───── Text segment

Sunday, June 3, 2018

Monday, June 4 2018

Creative Writing:  Monday June 4
Objectives/Essential Questions: Can You...
W.3 Construct a narrative in the form of Poetry using
imagery, engaging details and language.


Homework:  
Work on Final Reflection
Short Story revisions due Wednesday, June 6, beginning of class.

Agenda:
1. Calendar/Agenda (2 min).

2. Continue Poetry Unit
a. Work on your Final
b. Rhyming: Sonnet
c. Structure: Haiku
d. “This is just to say” Parody


Sonnet (14 lines and a rhyme scheme- alternating or couplets)

“The New Colossus,” Emma Lazarus (1883)

Not like the brazen giant of Greek fame

With conquering limbs astride from land to land;

Here at our sea-washed, sunset gates shall stand

A mighty woman with a torch, whose flame

Is the imprisoned lightning, and her name

Mother of Exiles. From her beacon-hand

Glows world-wide welcome; her mild eyes command

The air-bridged harbor that twin cities frame,

“Keep, ancient lands, your storied pomp!” cries she

With silent lips. “Give me your tired, your poor,

Your huddled masses yearning to breathe free,

The wretched refuse of your teeming shore,

Send these, the homeless, tempest-tost to me,

I lift my lamp beside the golden door!”

──────────

About this task: Condense the paragraph beginning "Homework:" in the Creative Writing lesson plan above into a short list that keeps its main facts.

───── Given information

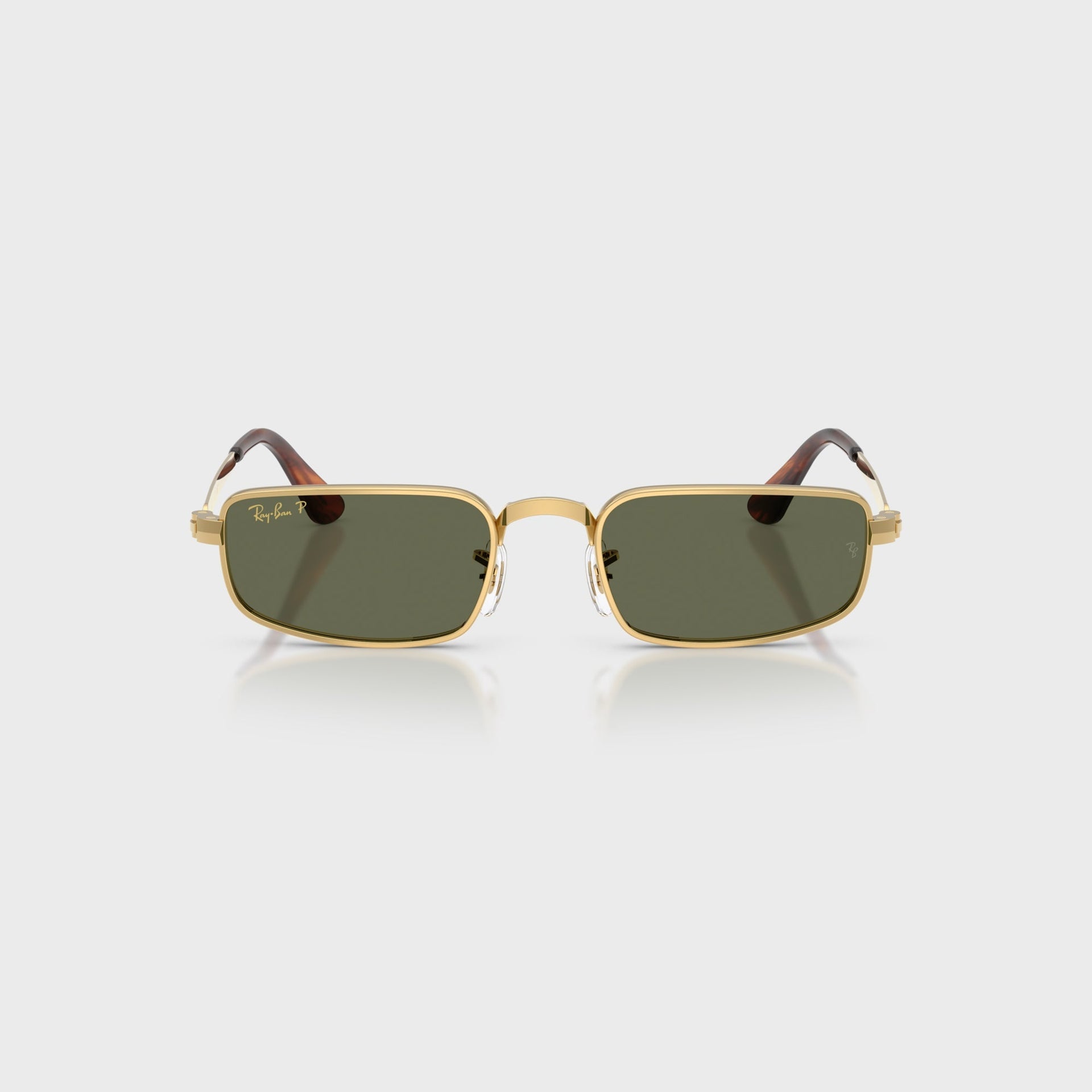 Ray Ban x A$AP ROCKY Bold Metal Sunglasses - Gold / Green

──────────
───── Given information

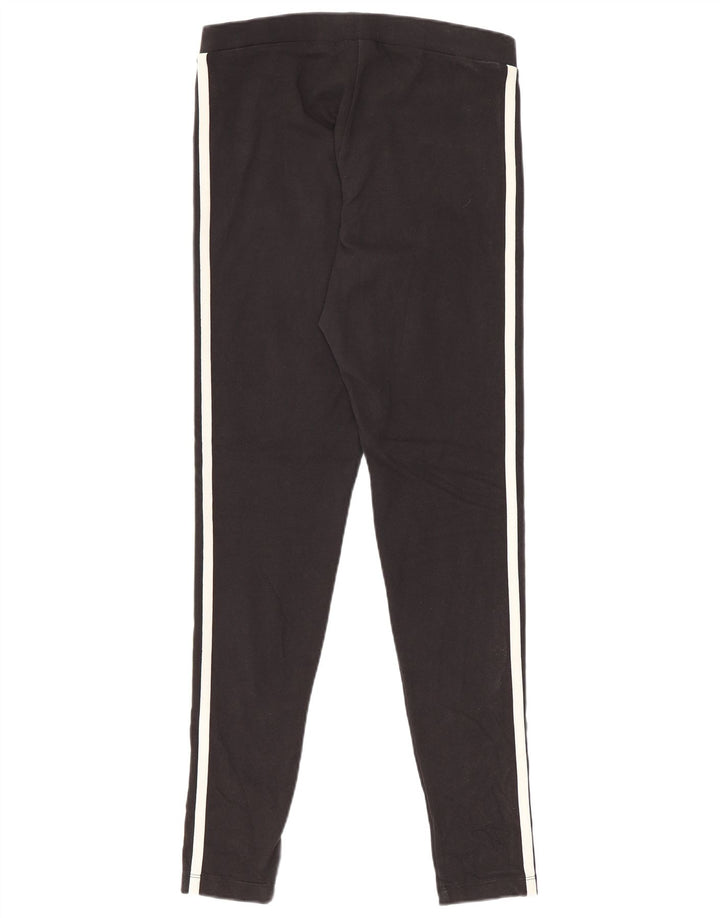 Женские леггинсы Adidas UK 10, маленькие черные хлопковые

──────────

Answer for this exercise:
- Work on the Final Reflection.
- Short Story revisions are due at the beginning of class on Wednesday, June 6.